Die Überfahrt nach Rødbyhavn auf der dänischen Insel Lolland war stürmisch und unangenehm. Jedenfalls hat sie sich mir so eingeprägt. Der Fischer, der mich hinüberbrachte, erinnerte sich anders. Es habe sich um eine ganz ruhige Fahrt gehandelt, erzählte er, meine Seekrankheit sei Einbildung gewesen. Doch wer einmal richtig seekrank war, was bei mir nur in jungen Jahren vorkam, der wird das kaum vergessen. Im übrigen mag gerade ein solch kleines Beispiel – mit einem zugleich eklatanten und banalen Widerspruch – zeigen, was es mit den Schwierigkeiten des Sicherinnerns auf sich hat. (Man stelle sich vor: Mein hilfreicher »Fährmann« und ich hätten vor Gericht aussagen müssen!) Im übrigen war er mir gram, weil ich nach dem Krieg, aus Berlin, nicht viel von mir hören ließ. Es geschah auch sonst gelegentlich, daß alte, also frühe Weggefährten meinten, ich hätte mich besser an sie erinnern sollen. Ich bin sicher, daß ich mich von Versäumnissen nicht freisprechen kann. Oft mag die erwartete Aufmerksamkeit an meiner Abneigung gescheitert sein, vor allem aus der persönlichen Vergangenheit zu leben. Außerdem: Wenn man halbwegs bekannt geworden ist, kennt man bei weitem nicht alle Menschen, die einen zu kennen glauben. Die Fähigkeit zur Wahrnehmung flüchtiger Kontakte ist begrenzt, auch für einen Menschen mit einem ziemlich guten Gedächtnis. Dennoch hätte ich Anlaß, darüber nachzudenken, ob Politiker – nicht viel anders als Künstler – von einer besonderen Egomanie heimgesucht werden: Die »Aufgabe«, die natürlich vom Ausdruck der eigenen Persönlichkeit nicht zu trennen ist, drängt oft die Teilnahme am Geschick von Gefährten und Bekannten beiseite. Dies kann manchmal nicht anders sein. Mir scheint es zu billig, dieses Dilemma, dem in einem produktiven und öffentlichen Leben kaum jemand entgeht, mit Phrasen oder Gesten wegzulügen. Doch ich meine, guten Gewissens sagen zu können, daß ich menschliche Bindungen nicht der politischen Opportunität oder den sogenannten Notwendigkeiten geopfert habe.

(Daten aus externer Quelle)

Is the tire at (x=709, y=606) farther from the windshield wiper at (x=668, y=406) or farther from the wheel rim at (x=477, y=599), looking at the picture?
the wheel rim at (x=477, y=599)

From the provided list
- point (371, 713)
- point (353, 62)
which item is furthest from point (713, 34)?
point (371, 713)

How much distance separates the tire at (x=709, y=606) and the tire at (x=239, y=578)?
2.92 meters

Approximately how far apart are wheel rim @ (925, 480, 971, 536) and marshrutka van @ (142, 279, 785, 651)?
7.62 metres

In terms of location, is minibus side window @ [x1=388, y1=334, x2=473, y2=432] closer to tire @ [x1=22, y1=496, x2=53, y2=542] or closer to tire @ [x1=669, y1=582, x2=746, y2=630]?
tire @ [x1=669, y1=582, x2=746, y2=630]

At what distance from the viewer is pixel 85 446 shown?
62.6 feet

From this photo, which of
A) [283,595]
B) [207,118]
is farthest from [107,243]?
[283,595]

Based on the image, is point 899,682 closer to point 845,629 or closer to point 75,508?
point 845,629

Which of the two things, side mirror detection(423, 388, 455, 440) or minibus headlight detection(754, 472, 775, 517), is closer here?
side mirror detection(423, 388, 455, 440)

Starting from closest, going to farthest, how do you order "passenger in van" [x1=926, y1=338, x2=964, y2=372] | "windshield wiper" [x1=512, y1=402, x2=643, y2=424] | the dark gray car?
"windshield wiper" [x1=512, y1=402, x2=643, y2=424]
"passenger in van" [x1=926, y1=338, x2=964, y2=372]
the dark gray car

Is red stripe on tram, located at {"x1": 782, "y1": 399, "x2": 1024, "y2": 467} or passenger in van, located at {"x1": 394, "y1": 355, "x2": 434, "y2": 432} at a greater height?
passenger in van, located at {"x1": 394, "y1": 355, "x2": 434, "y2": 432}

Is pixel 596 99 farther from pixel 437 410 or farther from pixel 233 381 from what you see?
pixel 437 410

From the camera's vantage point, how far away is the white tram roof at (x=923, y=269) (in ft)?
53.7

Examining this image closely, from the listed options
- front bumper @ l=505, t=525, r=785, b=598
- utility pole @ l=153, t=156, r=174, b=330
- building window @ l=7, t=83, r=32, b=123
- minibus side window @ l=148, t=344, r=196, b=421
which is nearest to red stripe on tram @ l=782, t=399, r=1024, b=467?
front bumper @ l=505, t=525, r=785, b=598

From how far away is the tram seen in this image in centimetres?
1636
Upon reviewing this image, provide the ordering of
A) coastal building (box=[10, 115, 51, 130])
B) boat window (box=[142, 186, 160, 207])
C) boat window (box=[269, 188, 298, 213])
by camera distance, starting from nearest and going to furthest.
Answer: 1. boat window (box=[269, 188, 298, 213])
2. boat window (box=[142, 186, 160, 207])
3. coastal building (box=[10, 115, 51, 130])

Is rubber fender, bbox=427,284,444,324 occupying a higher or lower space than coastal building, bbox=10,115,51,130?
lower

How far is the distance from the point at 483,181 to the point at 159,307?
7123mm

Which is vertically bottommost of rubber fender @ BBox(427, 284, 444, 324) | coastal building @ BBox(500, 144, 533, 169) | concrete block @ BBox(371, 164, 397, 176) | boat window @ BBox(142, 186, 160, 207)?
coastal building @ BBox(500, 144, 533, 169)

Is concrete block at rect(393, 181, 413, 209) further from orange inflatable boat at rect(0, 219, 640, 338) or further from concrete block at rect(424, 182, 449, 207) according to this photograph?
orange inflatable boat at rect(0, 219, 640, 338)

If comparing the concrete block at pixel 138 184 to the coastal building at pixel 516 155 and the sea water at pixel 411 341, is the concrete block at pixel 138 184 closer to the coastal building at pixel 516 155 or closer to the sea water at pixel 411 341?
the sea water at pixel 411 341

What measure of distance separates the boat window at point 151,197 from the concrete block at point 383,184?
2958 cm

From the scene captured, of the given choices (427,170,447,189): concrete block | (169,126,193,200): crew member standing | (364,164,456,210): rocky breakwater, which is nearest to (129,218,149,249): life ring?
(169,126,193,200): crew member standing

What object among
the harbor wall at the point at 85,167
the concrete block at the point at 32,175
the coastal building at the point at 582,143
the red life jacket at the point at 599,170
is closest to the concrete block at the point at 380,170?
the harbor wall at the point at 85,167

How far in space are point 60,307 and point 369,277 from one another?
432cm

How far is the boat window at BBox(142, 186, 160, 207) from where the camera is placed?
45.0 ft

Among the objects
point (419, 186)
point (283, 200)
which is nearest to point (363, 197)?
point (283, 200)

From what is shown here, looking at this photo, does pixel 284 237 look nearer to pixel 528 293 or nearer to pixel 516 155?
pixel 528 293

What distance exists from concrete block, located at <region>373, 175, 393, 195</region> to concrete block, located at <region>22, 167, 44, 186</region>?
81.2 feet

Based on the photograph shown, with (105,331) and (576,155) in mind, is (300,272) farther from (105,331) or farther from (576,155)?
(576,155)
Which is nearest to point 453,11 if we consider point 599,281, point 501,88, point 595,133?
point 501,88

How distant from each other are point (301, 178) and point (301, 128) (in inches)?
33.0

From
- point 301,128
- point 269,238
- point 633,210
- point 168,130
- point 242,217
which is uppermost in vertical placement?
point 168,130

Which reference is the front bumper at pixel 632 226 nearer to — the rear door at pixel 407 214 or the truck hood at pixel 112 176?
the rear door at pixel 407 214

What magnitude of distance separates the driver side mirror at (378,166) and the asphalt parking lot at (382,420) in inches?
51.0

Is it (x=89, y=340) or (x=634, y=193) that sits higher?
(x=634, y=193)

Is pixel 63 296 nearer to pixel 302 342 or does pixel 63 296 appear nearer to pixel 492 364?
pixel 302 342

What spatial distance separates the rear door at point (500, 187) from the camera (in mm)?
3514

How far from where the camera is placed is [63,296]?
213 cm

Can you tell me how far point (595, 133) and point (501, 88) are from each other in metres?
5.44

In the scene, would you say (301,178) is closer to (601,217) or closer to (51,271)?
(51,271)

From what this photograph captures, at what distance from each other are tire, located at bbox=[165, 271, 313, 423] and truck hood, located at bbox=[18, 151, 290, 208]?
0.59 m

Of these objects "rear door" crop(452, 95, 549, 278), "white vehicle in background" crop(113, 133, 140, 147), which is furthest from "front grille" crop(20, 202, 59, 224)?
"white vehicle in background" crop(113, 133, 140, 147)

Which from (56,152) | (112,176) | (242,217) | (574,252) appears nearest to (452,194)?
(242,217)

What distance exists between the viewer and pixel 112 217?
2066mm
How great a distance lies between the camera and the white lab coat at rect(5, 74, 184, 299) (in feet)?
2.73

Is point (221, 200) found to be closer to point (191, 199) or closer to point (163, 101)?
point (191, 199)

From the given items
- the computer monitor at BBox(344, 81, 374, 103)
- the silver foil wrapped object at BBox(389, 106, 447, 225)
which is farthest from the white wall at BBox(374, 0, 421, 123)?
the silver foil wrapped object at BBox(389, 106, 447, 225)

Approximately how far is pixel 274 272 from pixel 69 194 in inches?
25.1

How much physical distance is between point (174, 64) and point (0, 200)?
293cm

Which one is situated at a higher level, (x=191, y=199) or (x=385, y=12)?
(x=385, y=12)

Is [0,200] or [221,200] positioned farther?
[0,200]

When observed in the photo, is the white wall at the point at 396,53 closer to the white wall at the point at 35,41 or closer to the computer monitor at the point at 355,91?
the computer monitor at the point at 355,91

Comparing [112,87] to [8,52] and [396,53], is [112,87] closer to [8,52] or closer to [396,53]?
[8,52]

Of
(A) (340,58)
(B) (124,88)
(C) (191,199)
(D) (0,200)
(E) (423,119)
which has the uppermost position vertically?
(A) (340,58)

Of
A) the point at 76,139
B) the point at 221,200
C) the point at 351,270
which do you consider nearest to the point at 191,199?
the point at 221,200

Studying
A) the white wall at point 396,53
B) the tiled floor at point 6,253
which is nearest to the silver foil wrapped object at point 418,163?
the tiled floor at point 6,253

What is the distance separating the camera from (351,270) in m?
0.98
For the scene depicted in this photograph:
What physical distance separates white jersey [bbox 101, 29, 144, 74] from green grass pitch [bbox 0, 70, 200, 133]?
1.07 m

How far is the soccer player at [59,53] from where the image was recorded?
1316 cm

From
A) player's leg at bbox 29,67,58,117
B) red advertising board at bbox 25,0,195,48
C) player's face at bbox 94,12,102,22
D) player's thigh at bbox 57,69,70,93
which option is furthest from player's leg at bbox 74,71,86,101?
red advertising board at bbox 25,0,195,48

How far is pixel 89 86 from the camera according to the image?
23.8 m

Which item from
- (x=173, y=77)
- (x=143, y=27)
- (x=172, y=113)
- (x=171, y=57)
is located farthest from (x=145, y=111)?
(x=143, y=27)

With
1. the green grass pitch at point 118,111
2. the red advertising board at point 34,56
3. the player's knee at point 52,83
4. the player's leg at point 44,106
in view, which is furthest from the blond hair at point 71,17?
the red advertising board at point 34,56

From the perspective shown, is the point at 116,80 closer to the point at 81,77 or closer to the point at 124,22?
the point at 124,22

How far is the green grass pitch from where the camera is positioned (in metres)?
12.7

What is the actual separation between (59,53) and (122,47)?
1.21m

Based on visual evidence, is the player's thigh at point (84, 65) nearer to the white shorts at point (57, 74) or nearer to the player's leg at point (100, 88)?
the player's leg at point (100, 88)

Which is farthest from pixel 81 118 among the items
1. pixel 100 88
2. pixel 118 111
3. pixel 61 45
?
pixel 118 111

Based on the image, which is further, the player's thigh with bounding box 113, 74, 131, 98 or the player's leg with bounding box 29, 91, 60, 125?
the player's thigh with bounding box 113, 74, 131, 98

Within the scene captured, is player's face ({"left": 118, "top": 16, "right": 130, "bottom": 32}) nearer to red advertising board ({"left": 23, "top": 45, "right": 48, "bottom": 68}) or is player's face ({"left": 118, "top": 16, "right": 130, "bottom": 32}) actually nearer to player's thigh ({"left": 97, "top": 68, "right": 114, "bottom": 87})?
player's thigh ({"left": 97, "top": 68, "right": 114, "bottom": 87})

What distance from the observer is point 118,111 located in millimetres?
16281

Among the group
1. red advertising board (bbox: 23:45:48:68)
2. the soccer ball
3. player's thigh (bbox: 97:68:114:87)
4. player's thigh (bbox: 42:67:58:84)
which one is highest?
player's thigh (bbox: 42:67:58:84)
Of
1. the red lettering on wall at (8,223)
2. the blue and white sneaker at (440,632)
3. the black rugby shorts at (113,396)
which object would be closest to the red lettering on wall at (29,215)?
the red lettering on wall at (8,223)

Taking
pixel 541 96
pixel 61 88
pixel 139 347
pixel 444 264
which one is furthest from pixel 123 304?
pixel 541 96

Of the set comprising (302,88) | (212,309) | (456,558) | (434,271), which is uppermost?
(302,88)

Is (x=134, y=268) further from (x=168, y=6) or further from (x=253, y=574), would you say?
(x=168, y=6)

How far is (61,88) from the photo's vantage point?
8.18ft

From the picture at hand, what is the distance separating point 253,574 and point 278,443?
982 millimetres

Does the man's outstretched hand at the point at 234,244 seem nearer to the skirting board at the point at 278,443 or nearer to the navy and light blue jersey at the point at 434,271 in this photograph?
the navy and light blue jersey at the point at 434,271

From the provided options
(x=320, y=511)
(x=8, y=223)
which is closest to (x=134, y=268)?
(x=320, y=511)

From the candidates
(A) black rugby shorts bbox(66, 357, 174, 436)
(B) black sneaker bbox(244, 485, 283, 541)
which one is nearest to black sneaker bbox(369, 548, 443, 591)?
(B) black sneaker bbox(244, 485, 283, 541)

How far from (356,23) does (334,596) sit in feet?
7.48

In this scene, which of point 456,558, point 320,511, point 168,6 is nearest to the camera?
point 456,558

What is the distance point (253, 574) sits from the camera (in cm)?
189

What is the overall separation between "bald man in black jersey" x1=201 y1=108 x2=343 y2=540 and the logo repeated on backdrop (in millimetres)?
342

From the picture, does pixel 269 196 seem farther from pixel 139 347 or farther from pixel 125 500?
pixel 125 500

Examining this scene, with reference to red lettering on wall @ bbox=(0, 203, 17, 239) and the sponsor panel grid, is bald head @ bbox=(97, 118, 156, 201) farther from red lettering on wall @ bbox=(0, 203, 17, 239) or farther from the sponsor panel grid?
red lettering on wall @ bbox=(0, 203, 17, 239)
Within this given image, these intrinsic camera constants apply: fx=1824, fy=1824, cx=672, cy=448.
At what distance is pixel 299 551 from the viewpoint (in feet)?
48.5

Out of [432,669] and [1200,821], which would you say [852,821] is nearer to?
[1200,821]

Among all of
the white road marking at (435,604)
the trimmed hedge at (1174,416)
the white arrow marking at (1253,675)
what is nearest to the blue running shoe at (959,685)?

In Rødbyhavn, wohin ich mit dem Travemünder Fischkutter kam, war von Paßkontrolle keine Rede. Statt dessen wurde ich mit meinem Fährmann von einer Gruppe örtlicher Fischer eingeladen, uns am frühen Morgen mit ihrer Mischung von Aquavit und gezuckertem Kaffee zu stärken. (Bei den Norwegern hieß dies, wie ich erst noch zu lernen hatte, »Kaffeedoktor«.)
Von der Insel Lolland fuhr ich – mit einer dicken Aktentasche als einzigem Gepäckstück – per Bahn nach Kopenhagen. Dort meldete ich mich beim sozialdemokratischen Jugendverband und wurde für die nächsten Tage bei einem »linken« Parteijournalisten, dem Arbeiterdichter Oskar Hansen, einquartiert, der für die skandinavische Arbeiterbewegung einige Liedertexte schrieb, die niemand, der sie kannte, jemals ganz vergaß. Hansen, den ich im gemeinsamen schwedischen Exil wiedertraf, notierte freundliche Erinnerungen an meinen Besuch, doch er hat mich offensichtlich zeitweise mit einem anderen Gast verwechselt. Es habe ihn gewundert, schrieb er, daß »der nette Junge aus Lübeck« sich bei seiner Frau mit Handkuß eingeführt habe. Das wäre ja keine Schande gewesen, aber die Geste paßte nicht zu mir. Später mag ich in Anflügen von Unsicherheit über Stil und Form, vielleicht auch als Zuneigung, diese und jene Hand geküßt haben. Meine Art der Begrüßung war dieser Ausdruck mitteleuropäischer Höflichkeit nicht. Doch was hätte ich dagegen haben sollen, daß jemand, der mit dieser Manier aufwuchs, ihr auch treu blieb? Ein proletarisch aufgemachter Purismus hat mich nie überzeugt.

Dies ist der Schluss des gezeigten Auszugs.